Risparmio idrico possibile con l’applicazione del metodo Bio-Habitat:
Tra i parchi scelti per l’avvio dell’applicazione del metodo, ben distribuiti su tutti i quartieri della città ed elencati nella tabella di seguito riportata, spicca sicuramente il parco storico dei Giardini Margherita.
| QUARTIERE |
DENOMINAZIONE |
CODICE AREA |
INDIRIZZO |
TIPOLOGIA D'USO |
SUP. IN MQ |
| Borgo Panigale |
Parco delle Querce |
123B |
via Galezza |
Giardini e parchi pubblici |
67.867 |
| Navile |
Giardino Primo Zecchi |
242N |
via F. Zanardi |
Giardini e parchi pubblici | 40.787 |
| Porto |
via E. Ponente/ Osp.
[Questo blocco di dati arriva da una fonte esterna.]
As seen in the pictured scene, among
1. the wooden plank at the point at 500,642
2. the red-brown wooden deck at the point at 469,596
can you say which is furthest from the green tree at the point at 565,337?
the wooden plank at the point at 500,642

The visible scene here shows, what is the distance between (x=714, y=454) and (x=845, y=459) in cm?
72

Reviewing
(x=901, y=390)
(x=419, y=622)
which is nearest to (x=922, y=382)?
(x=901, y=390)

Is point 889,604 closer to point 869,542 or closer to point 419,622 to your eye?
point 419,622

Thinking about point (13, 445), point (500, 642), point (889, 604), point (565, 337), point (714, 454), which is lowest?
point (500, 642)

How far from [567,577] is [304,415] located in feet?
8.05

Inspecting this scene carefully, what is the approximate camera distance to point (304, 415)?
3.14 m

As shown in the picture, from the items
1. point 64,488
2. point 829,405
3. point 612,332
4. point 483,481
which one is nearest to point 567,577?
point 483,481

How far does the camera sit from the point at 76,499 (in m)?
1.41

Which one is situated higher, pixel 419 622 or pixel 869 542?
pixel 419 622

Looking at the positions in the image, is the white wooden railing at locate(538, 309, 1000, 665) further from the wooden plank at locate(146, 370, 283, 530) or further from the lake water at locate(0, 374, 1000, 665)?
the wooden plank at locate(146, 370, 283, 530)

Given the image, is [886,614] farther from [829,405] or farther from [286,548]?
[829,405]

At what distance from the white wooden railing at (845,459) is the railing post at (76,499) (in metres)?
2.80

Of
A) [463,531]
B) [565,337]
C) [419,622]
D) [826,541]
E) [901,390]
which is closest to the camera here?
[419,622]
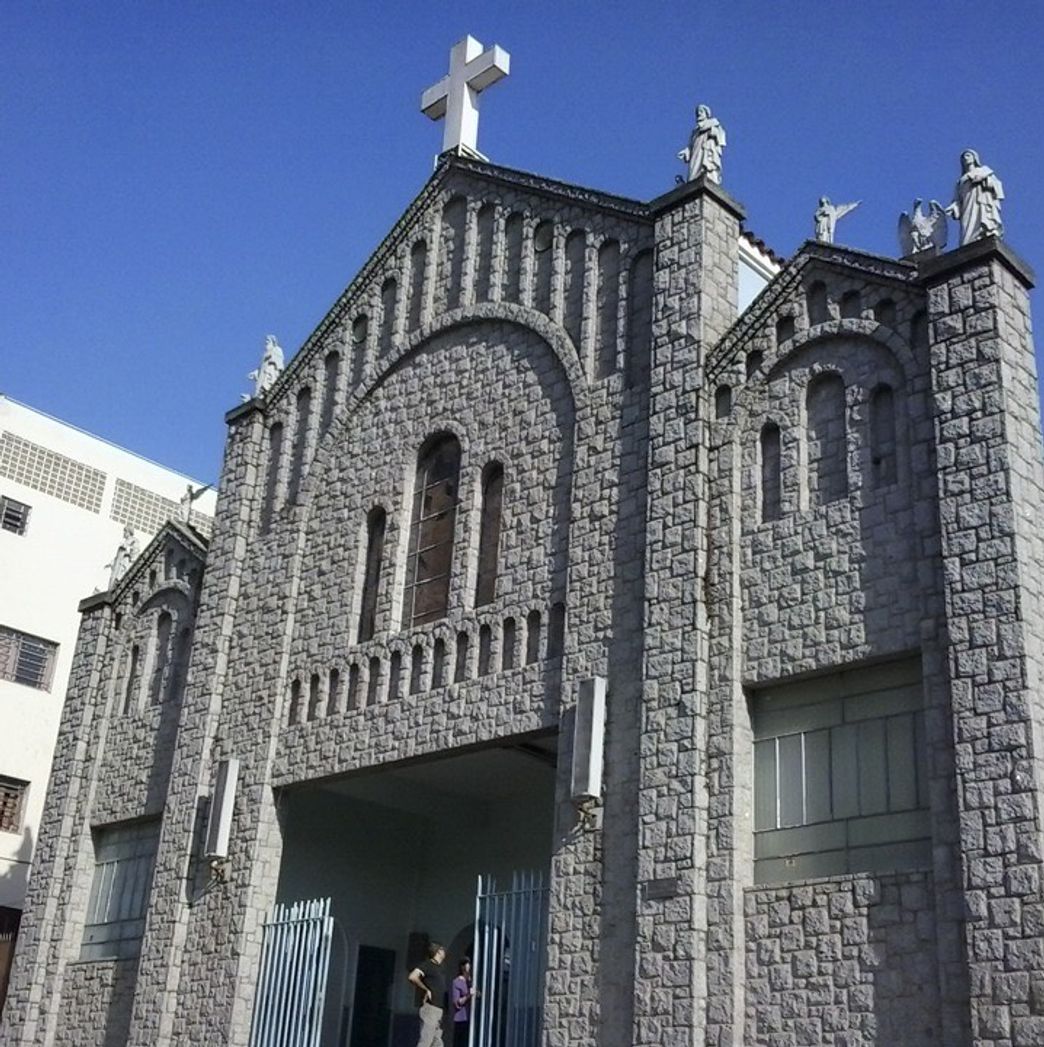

Maggiore |
103P |
via E. Ponente |
Giardini e parchi pubblici | 25.100 |
| Reno |
Parco Nicholas Green |
154R |
l.go Vittime dei Lager nazisti |
Giardini e parchi pubblici | 60.062 |
| San Donato |
Giardino P.P. Pasolini |
133D |
via Salgari |
Giardini e parchi pubblici | 175.182 |
| San Virtale |
Scuola Jacopo della Quercia |
125V |
via Scandellara 54 |
Verde scolastico |
64.050 |
| Santo Stefano |
Giardini Margherita |
128T |
viale Gozzadini |
Giardini e parchi pubblici | 230.853 |
| Santo Stefano | Parco Villa Ghigi |
137T |
via San Mamolo |
Parchi estensivi | 72.148 |
| Saragozza |
Parco Baden Powell |
139Z |
via don Sturzo |
Giardini e parchi pubblici |
127.351 |
| Savena |
Parco dei Cedri |
131S |
via Cracovia |
Parchi estensivi | 286.880 |
| SUPERFICIE COMPLESSIVA (mq) |
1.150.280 |
A livello di percezione visiva, l’unico aspetto della gestione biologica del verde percepibile è quello legato al minor numero di tagli dell’erba cui alcune porzioni delle aree verdi vengono sottoposte.
Per questo motivo, in corrispondenza delle aree mantenute in questo modo sono stati posizionati appositi cartelli nei quali viene illustrato come un minor numero di sfalci, rispetto alle altre parti del giardino, può consentire un incremento della biodiversità attraverso l’aumento del numero di specie erbacee.
L’aspetto incolto non deve pertanto trarre in inganno: è un modo per consentire a molte piante di fiorire e, successivamente, diffondere i loro semi, in modo da costituire una importante riserva biogenetica per molte aree verdi della città, non solamente quelle in cui il metodo Bio Habitat è applicato.
Un prato più naturale, peraltro, oltre che per gli aspetti cromatici, costituisce una importante occasione didattica per studiare la natura proprio sotto casa e imparare a conoscere alcune piante autoctone che non è sempre possibile osservare in ambiente urbano.